====== Supplied data
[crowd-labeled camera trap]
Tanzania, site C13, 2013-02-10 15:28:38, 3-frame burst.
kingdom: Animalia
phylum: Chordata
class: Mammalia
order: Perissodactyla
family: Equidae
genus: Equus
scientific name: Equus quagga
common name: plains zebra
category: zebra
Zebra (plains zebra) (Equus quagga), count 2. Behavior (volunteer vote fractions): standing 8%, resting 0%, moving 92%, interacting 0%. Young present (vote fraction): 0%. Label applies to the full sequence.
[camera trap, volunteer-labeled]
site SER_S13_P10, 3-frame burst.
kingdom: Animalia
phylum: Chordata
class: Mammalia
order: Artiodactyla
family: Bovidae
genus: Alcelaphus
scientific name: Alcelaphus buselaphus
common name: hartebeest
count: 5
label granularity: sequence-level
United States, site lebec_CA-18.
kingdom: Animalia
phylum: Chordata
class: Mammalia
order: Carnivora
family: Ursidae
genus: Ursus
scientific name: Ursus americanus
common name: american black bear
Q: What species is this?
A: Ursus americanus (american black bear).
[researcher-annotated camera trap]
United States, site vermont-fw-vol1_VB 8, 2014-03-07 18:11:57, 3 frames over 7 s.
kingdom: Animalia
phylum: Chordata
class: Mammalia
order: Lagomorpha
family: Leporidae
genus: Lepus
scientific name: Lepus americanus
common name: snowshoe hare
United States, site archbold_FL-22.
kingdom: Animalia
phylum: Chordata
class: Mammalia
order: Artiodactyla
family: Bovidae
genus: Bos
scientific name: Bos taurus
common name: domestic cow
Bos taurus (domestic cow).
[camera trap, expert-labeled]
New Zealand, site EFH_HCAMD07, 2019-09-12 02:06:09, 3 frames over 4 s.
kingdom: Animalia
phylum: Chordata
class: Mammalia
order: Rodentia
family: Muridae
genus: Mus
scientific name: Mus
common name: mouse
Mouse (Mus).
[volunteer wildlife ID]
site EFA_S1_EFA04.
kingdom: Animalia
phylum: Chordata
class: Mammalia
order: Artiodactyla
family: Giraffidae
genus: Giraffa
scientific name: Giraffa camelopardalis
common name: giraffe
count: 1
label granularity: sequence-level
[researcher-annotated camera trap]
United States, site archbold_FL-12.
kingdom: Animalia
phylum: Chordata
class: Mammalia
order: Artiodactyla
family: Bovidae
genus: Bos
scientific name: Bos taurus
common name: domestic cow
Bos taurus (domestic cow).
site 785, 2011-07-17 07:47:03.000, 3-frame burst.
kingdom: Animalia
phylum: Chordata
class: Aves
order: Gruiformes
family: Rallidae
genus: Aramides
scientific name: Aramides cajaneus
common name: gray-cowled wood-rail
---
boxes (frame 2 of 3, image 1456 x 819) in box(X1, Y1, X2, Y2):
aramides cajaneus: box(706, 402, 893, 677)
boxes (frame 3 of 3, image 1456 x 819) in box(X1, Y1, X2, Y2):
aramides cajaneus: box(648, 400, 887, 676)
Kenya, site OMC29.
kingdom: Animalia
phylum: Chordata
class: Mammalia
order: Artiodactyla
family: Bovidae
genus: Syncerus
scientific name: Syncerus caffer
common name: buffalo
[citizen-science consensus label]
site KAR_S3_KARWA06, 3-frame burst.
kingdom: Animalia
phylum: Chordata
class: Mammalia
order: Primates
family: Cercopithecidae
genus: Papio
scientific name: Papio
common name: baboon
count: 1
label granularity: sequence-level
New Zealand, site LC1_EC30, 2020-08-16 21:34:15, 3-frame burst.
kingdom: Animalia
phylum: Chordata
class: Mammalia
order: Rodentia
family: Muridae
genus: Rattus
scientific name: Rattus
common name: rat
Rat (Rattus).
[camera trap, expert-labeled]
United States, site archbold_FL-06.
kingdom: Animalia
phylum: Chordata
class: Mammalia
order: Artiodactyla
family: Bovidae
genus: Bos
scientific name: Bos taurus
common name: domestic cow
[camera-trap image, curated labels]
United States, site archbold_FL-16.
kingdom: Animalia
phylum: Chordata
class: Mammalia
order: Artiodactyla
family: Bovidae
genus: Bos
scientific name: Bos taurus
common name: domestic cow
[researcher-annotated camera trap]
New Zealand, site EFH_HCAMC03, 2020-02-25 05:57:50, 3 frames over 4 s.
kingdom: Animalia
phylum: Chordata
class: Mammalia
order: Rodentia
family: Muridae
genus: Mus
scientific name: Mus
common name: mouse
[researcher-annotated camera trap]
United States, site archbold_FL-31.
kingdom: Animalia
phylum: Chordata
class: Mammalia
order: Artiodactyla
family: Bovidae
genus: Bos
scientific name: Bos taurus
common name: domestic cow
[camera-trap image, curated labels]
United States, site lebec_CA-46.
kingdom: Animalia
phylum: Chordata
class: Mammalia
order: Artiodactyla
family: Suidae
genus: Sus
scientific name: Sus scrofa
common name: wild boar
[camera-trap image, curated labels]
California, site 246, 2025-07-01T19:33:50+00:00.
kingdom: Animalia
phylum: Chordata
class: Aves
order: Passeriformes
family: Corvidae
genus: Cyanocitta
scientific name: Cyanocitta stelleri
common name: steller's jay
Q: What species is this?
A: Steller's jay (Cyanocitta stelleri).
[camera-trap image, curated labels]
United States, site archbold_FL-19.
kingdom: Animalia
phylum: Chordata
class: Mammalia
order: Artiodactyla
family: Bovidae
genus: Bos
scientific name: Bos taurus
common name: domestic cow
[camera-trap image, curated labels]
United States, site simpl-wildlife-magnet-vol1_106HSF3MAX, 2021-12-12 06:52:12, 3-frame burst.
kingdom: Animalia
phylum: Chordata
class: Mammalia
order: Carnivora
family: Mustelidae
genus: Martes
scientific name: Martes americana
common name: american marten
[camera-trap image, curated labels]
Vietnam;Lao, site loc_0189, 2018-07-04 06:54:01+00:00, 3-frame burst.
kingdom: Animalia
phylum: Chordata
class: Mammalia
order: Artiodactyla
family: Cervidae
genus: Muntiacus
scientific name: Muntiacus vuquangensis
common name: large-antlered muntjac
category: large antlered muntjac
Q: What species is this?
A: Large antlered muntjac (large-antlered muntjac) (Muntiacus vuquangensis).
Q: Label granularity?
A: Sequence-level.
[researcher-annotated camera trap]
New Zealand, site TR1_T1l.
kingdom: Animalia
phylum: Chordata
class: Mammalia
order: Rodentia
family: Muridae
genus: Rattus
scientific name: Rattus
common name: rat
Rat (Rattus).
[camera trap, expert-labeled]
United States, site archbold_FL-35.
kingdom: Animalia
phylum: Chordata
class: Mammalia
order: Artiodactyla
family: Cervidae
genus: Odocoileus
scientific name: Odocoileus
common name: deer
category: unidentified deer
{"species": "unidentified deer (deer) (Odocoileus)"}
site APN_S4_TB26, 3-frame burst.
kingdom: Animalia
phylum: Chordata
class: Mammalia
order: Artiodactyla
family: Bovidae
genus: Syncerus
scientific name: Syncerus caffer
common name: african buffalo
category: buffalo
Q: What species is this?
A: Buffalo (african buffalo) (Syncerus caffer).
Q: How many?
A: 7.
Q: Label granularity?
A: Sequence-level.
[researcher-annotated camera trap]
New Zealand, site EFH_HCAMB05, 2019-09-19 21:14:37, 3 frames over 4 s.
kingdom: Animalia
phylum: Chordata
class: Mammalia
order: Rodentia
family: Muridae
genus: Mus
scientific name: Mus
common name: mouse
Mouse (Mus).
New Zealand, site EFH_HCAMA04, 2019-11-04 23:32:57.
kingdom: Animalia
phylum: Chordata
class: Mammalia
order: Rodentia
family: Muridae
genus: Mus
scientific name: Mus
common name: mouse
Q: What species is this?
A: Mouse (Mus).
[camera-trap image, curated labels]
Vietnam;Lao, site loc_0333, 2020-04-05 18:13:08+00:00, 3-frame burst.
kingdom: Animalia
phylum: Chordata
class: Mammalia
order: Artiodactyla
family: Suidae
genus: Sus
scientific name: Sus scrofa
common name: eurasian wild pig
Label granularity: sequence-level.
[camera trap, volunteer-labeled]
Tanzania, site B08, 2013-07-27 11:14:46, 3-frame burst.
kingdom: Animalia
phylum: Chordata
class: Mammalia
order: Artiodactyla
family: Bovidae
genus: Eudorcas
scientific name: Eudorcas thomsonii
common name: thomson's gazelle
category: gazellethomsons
============
=== Work instruction ===
Send back an exact copy of only the lines from the line with "common name: steller's jay" up to and including the line with "category: large antlered muntjac" in the data above.

=== Task answer ===
common name: steller's jay
Q: What species is this?
A: Steller's jay (Cyanocitta stelleri).
[camera-trap image, curated labels]
United States, site archbold_FL-19.
kingdom: Animalia
phylum: Chordata
class: Mammalia
order: Artiodactyla
family: Bovidae
genus: Bos
scientific name: Bos taurus
common name: domestic cow
[camera-trap image, curated labels]
United States, site simpl-wildlife-magnet-vol1_106HSF3MAX, 2021-12-12 06:52:12, 3-frame burst.
kingdom: Animalia
phylum: Chordata
class: Mammalia
order: Carnivora
family: Mustelidae
genus: Martes
scientific name: Martes americana
common name: american marten
[camera-trap image, curated labels]
Vietnam;Lao, site loc_0189, 2018-07-04 06:54:01+00:00, 3-frame burst.
kingdom: Animalia
phylum: Chordata
class: Mammalia
order: Artiodactyla
family: Cervidae
genus: Muntiacus
scientific name: Muntiacus vuquangensis
common name: large-antlered muntjac
category: large antlered muntjac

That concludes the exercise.